Kamis, 23 Januari 2014

Edukasi



Ketika Buku Sastra Menuai Badai
Oleh Lukman A Sya*

Sejatinya sejarah ditulis paling tidak sebagai sebuah “kado ilmu” untuk “melawan lupa” dan memberi ruang kemungkinan kepada orang untuk menelaah efek akurasi isinya untuk sebuah pembelajaran. Sebuah buku yang dikategorikan sebagai buku sejarah memang sepertinya tidak lepas dari siapa, mengapa dan bagaimana di balik penulisannya.  Apakah buku sejarah itu ditulis oleh tangan versi penguasa, tangan versi pengusaha  ataukah tangan kaum buruh proletar. Tentu saja ada tangan politik yang memainkan irama di balik setiap versi penulisan buku sejarah. Artinya sebuah buku  yang dikategorikan sejarah memiliki kecenderungan subyektivitas yang sangat kuat sekalipun awalnya mungkin sebagai studi yang diniatkan obyektif untuk menjelaskan hasil pengamatan atau penelitiannya secara faktual dan akuntabel. Tapi, jangan dikira tidak berbahaya, apabila ada buku kategori sejarah ditulis dengan tanpa didukung oleh data-data yang lengkap, validitas yang akurat, metodologi penelitian yang “ngawur”  alias intuitif dan parameter yang longgar. Bahkan termasuk tindak pembodohan yang membahayakan dan menyesatkan bila proses penulisan buku sejarah tersebut terbukti hanya bermotifkan sebuah modal pesanan yang menguntungkan tanpa mengindahkan keilmiahan.

※

YANG HARUS DIKERJAKAN:
a) Kutip ulang teks bacaan di atas secara utuh tanpa mengubah satu kata pun.
b) Salin tanpa perubahan baris-baris data sumber di bawah, mulai dari baris yang memuat "Considering the photo, is" sampai baris terakhir data sumber.

DATA SUMBER:
※

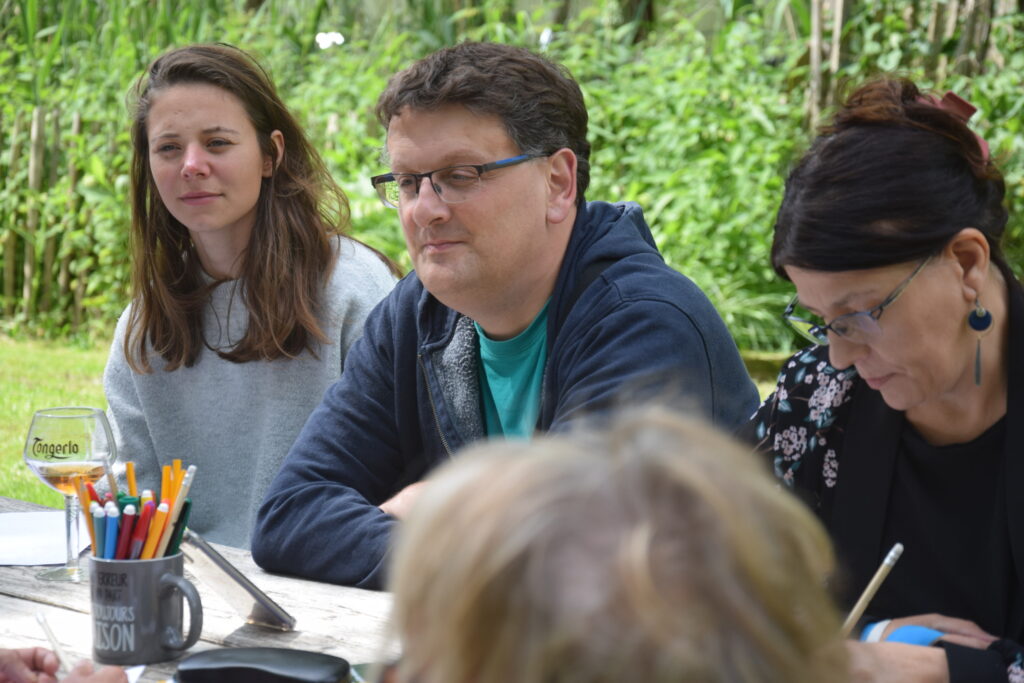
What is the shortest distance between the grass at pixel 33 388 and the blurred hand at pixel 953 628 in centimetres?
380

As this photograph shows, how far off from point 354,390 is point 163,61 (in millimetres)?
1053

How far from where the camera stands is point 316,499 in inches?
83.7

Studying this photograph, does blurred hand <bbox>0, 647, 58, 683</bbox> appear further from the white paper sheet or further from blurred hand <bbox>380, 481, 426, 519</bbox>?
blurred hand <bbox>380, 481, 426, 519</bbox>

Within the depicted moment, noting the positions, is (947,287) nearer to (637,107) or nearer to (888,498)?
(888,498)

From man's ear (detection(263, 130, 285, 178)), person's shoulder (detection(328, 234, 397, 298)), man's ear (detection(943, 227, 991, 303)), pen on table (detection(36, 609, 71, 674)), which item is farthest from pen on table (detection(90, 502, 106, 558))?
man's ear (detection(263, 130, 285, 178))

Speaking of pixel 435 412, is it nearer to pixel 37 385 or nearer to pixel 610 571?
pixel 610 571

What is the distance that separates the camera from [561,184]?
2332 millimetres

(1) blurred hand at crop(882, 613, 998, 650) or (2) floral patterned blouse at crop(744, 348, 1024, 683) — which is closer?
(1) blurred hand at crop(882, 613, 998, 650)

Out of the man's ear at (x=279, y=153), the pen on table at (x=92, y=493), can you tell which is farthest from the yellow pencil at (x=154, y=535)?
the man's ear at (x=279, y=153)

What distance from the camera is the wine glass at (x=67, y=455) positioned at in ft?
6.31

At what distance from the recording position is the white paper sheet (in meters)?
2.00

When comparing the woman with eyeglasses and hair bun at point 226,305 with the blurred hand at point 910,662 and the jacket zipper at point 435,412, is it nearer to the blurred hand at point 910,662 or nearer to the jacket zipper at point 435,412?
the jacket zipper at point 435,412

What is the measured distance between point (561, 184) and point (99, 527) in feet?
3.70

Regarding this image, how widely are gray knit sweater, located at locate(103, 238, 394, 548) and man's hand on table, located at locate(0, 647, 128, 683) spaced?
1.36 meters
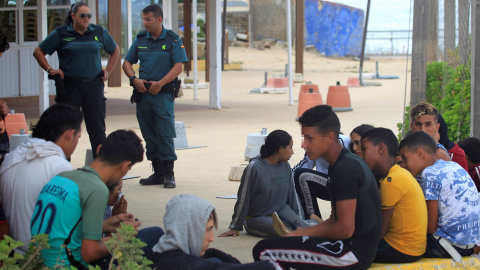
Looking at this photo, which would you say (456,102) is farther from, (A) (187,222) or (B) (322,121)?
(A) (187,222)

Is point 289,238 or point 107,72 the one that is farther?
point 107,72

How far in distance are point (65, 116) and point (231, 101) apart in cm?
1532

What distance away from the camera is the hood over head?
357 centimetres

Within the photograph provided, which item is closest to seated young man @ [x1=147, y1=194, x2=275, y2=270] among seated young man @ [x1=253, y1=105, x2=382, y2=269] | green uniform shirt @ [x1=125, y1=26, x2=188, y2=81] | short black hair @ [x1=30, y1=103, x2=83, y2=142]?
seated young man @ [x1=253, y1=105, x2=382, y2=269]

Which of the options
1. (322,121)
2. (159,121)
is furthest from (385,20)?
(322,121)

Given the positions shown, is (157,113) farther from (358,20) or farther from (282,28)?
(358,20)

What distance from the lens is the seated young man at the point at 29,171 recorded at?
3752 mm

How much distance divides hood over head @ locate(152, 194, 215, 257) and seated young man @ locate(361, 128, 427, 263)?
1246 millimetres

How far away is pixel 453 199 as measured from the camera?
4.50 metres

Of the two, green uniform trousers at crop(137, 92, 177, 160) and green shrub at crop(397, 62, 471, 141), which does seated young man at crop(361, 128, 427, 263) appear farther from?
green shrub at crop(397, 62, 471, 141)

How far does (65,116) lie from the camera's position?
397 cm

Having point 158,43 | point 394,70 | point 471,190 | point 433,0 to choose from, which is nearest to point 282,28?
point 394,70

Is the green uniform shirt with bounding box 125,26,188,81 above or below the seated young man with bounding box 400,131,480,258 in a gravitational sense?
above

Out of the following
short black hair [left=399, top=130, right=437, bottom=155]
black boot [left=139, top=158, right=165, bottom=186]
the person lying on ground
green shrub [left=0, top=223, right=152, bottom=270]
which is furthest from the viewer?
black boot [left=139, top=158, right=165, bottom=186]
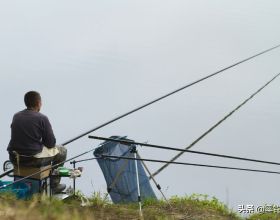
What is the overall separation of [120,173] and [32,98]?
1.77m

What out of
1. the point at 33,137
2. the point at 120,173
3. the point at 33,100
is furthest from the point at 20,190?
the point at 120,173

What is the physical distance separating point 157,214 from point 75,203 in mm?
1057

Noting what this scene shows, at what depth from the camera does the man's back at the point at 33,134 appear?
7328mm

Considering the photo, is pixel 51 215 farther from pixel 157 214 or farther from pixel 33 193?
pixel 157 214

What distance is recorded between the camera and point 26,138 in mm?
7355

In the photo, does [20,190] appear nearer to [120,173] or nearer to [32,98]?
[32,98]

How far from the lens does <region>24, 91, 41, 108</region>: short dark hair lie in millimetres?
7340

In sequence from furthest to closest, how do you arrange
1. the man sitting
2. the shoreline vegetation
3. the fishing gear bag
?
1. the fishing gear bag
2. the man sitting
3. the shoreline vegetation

※

DAFTAR JAWABAN:
a)
Kamis, 23 Januari 2014

Edukasi



Ketika Buku Sastra Menuai Badai
Oleh Lukman A Sya*

Sejatinya sejarah ditulis paling tidak sebagai sebuah “kado ilmu” untuk “melawan lupa” dan memberi ruang kemungkinan kepada orang untuk menelaah efek akurasi isinya untuk sebuah pembelajaran. Sebuah buku yang dikategorikan sebagai buku sejarah memang sepertinya tidak lepas dari siapa, mengapa dan bagaimana di balik penulisannya.  Apakah buku sejarah itu ditulis oleh tangan versi penguasa, tangan versi pengusaha  ataukah tangan kaum buruh proletar. Tentu saja ada tangan politik yang memainkan irama di balik setiap versi penulisan buku sejarah. Artinya sebuah buku  yang dikategorikan sejarah memiliki kecenderungan subyektivitas yang sangat kuat sekalipun awalnya mungkin sebagai studi yang diniatkan obyektif untuk menjelaskan hasil pengamatan atau penelitiannya secara faktual dan akuntabel. Tapi, jangan dikira tidak berbahaya, apabila ada buku kategori sejarah ditulis dengan tanpa didukung oleh data-data yang lengkap, validitas yang akurat, metodologi penelitian yang “ngawur”  alias intuitif dan parameter yang longgar. Bahkan termasuk tindak pembodohan yang membahayakan dan menyesatkan bila proses penulisan buku sejarah tersebut terbukti hanya bermotifkan sebuah modal pesanan yang menguntungkan tanpa mengindahkan keilmiahan.

b)
Considering the photo, is pixel 51 215 farther from pixel 157 214 or farther from pixel 33 193?
pixel 157 214

What distance is recorded between the camera and point 26,138 in mm?
7355

In the photo, does [20,190] appear nearer to [120,173] or nearer to [32,98]?
[32,98]

How far from the lens does <region>24, 91, 41, 108</region>: short dark hair lie in millimetres?
7340

In sequence from furthest to closest, how do you arrange
1. the man sitting
2. the shoreline vegetation
3. the fishing gear bag
?
1. the fishing gear bag
2. the man sitting
3. the shoreline vegetation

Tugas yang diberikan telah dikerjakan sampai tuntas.